« Aucun fonctionnaire ne doit subir les agissements répétés de harcèlement moral qui ont pour objet ou pour effet une dégradation des conditions de travail susceptible de porter atteinte à ses droits et à sa dignité, d'altérer sa santé physique ou mentale ou de compromettre son avenir professionnel.
Aucune mesure concernant notamment le recrutement, la titularisation, la rémunération, la formation, l'évaluation, la notation, la discipline, la promotion, l'affectation et la mutation ne peut être prise à l'égard d'un fonctionnaire en prenant en considération :
1° Le fait qu'il ait subi ou refusé de subir les agissements de harcèlement moral visés au premier alinéa ;
2° Le fait qu'il ait exercé un recours auprès d'un supérieur hiérarchique ou engagé une action en justice visant à faire cesser ces agissements ;
3° Ou bien le fait qu'il ait témoigné de tels agissements ou qu'il les ait relatés.
Est passible d'une sanction disciplinaire tout agent ayant procédé ou ayant enjoint de procéder aux agissements définis ci-dessus. ».
C’est en ces termes que l’article 6 quinquiès de la loi n° 83-634 du 13 juillet 1983 dispose du harcèlement moral dans la fonction publique.
Le harcèlement moral est défini comme un ensemble d’agissements répétés qui ont pour objet ou pour effet une dégradation des conditions de travail susceptible de porter atteinte aux droits de l’agent, et à sa dignité, d’altérer sa santé physique ou mentale ou encore de compromettre son avenir professionnel.

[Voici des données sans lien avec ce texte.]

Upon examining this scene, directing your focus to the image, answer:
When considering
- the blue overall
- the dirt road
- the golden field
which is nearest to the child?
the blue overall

Le harcèlement moral se manifeste par des gestes, des paroles ou une simple attitude qui conduisent à des situations humiliantes de façon répétée, dans l’exercice de ses fonctions.
- isolement qui vise à la séparation de l’agent de son collectif de travail ;
- persécutions qui visent la surveillance permanente des faits et gestes de l’agent ;
- harcèlement punitif qui met les personnes en situation de justification constante.
- incivilités à caractère vexatoire, refus de dialoguer et de répondre aux demandes, dénigrement et volonté de ridiculiser ;
- reproches sans motif valable, critiques continuelles du travail effectué, sanctions injustifiées;
- retrait des missions, privation de travail, fixation d’objectifs irréalisables,
- attribution d’un travail inutile, d’un travail en non-adéquation avec les compétences et/ou les capacités de l’agent, évitement des contacts, isolement ;
- modification arbitraire des conditions de travail ou des attributions essentielles du poste de travail, modification excessive des missions ou du poste de travail,
- etc….
Le contentieux en matière de harcèlement moral est très faible dans la fonction publique, car les agents publics hésitent très souvent à s’attaquer à leur administration employeuse.
Cependant le harcèlement moral est un délit et une faute disciplinaire définis de la même façon dans le code pénal (article 222-33-2) et dans le statut général des fonctionnaires (article 6 quinquiès de la loi n° 83-634 du 13 juillet 1983).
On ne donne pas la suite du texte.